Use in Elderly: Pemetrexed is known to be substantially excreted by the kidney, and the risk of adverse reactions to this drug may be greater in patients with impaired renal function. Because elderly patients are more likely to have decreased renal function, care should be taken in dose selection. Renal function monitoring is recommended with administration of Pemetrexed. No dose reductions other than those recommended for all patients are necessary for patients 65 years of age or older (see Dosage & Administration).
In the first-line of treatment non-small cell lung cancer clinical trial, 37.7% of patients treated with Pemetrexed plus Cisplatin were ≥65 years and Grade 3/4 neutropenia was greater as compared to patients <65 years (19.9% versus 12.2%). For patients <65 years, the HR for overall survival was 0.96 (95% CI: 0.83, 1.10) and for patients ≥65 years the HR was 0.88 (95% CI: 0.74, 1.06) in the intent to treat population.
In the maintenance non-small cell lung cancer trial 33.3% of patients treated with Pemetrexed were ≥65 years and no differences were seen in Grade 3/4 adverse reactions as compared to patients <65 years. For patients <65 years, the HR for overall survival was 0.74 (95% CI: 0.58, 0.93) and for patients ≥65 years the HR was 0.88 (95% CI: 0.65, 1.21) in the intent to treat population.

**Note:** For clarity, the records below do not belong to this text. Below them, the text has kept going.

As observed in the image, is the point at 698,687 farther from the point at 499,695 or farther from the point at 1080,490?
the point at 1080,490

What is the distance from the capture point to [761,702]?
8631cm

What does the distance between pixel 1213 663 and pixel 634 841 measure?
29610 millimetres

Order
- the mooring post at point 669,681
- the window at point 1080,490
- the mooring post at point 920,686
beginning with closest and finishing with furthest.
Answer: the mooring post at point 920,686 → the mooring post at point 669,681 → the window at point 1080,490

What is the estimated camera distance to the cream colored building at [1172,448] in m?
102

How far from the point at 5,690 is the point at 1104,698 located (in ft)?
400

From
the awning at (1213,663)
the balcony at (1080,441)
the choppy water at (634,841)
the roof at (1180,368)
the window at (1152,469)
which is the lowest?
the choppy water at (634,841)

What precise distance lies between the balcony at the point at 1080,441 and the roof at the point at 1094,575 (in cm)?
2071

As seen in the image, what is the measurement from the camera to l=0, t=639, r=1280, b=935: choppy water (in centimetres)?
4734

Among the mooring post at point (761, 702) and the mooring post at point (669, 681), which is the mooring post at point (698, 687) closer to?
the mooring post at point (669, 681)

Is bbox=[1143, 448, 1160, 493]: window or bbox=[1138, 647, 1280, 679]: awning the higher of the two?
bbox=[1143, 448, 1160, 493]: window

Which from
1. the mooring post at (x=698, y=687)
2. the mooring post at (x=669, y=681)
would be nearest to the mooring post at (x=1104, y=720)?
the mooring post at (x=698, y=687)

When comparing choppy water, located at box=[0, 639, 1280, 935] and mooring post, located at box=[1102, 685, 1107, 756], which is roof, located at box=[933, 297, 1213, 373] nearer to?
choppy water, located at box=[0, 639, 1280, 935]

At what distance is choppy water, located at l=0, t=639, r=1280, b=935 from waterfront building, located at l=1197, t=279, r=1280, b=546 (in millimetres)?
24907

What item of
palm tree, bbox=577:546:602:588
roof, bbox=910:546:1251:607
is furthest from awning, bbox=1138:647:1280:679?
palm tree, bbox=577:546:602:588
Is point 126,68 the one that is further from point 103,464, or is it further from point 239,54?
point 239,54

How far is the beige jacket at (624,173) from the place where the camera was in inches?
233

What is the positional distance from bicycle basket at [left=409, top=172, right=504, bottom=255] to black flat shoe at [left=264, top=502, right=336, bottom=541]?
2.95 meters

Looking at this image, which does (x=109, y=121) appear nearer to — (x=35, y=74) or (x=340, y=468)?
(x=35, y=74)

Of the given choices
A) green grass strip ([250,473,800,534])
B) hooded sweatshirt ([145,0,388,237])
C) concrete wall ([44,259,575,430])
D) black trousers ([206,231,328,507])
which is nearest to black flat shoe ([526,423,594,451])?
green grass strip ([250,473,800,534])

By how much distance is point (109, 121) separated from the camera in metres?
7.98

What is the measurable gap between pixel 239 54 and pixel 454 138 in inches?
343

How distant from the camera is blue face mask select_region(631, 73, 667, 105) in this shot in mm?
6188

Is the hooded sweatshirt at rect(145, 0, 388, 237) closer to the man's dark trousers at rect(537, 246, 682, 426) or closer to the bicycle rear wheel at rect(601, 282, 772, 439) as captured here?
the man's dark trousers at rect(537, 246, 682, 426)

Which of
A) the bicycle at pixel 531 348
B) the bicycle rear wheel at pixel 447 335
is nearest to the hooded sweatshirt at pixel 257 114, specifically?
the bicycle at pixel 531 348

In the second-line treatment of non-small cell lung cancer trial, 29.7% patients treated with Pemetrexed were ≥65 years and Grade 3/4 hypertension was greater as compared to patients <65 years. For patients <65 years, the HR for overall survival was 0.95 (95% CI: 0.76, 1.19), and for patients ≥65 years the HR was 1.15 (95% CI: 0.79, 1.68) in the intent to treat population.
The mesothelioma trial included 36.7% patients treated with Pemetrexed plus cisplatin that were ≥65 years, and Grade 3/4 fatigue, leukopenia, neutropenia, and thrombocytopenia were greater as compared to patients <65 years. For patients <65 years, the HR for overall survival was 0.71 (95% CI: 0.53, 0.96) and for patients ≥65 years, the HR was 0.85 (95% CI: 0.59, 1.22) in the intent to treat population.